Nom de naissance Vittorio Fiorucci
Naissance 2 novembre 1932
Zara Drapeau de l'Italie Italie
Décès 27 juillet 2008 (à 75 ans)
Montréal Drapeau du Canada Canada
Nationalité Canadienne
Activités Affichiste

Vittorio Fiorucci (2 novembre 1932 - 27 juillet 2008), mieux connu sous son seul prénom Vittorio, a été affichiste, designer graphique, écrivain, caricaturiste, photographe, scénariste, bédéiste, illustrateur, éditeur de magazines, auteur de livres pour enfants, de livres de photographies et sculpteur. Il a surtout œuvré au Québec à partir des années 1960, où il s’est démarqué par ses personnages aux formes simples et aux couleurs vives, mis au service de clients comme Bell et le Festival Juste Pour Rire.

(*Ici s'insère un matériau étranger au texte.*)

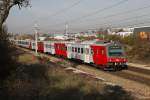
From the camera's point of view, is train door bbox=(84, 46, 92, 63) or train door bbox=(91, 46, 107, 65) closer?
train door bbox=(91, 46, 107, 65)

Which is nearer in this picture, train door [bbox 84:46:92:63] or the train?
the train

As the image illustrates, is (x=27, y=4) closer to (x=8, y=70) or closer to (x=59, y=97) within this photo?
(x=8, y=70)

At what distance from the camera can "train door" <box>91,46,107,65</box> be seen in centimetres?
2952

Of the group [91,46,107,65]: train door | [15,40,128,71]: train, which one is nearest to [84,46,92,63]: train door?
[15,40,128,71]: train

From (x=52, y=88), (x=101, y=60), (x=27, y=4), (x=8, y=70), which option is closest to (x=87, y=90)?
(x=52, y=88)

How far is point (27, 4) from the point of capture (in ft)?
100

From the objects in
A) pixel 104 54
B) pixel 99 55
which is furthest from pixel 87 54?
pixel 104 54

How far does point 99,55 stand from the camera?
3033 cm

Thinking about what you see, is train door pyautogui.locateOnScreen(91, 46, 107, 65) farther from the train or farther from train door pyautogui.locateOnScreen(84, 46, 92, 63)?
train door pyautogui.locateOnScreen(84, 46, 92, 63)

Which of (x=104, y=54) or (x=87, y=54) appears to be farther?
(x=87, y=54)

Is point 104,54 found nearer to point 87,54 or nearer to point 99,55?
point 99,55

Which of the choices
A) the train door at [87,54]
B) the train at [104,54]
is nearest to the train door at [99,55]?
the train at [104,54]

Biographie[modifier | modifier le code]

Vittorio est né le 2 novembre 1932 à Zara, sur la côte Dalmate, de parents italiens. Son père était policier dans la marine. La côte Dalmate était à l’époque un territoire italien. Il passe une enfance de rêve sur les bateaux et le bord de la mer. Durant la guerre, en 1943, la famille retourne à Venise où Vittorio veut devenir écrivain. Dans la cité des Doges, il lui est difficile de s’intégrer car il est considéré comme un étranger même si son père était originaire de Venise et sa mère de Rome. Il gagne plusieurs prix d’écriture. Il veut immigrer en Australie, mais ses papiers sont égarés. Il choisit le Canada, un peu par hasard, car il aimait les bandes dessinées sur les Indiens et la police montée. Il arrive donc le 6 décembre 1951 à Halifax, à 19 ans. En sortant du bateau, il est sélectionné de manière arbitraire pour se rendre à Montréal plutôt qu’à Toronto. Il emménage alors dans le Vieux-Montréal, sans le sou. Selon lui, c’est le destin qui a choisi.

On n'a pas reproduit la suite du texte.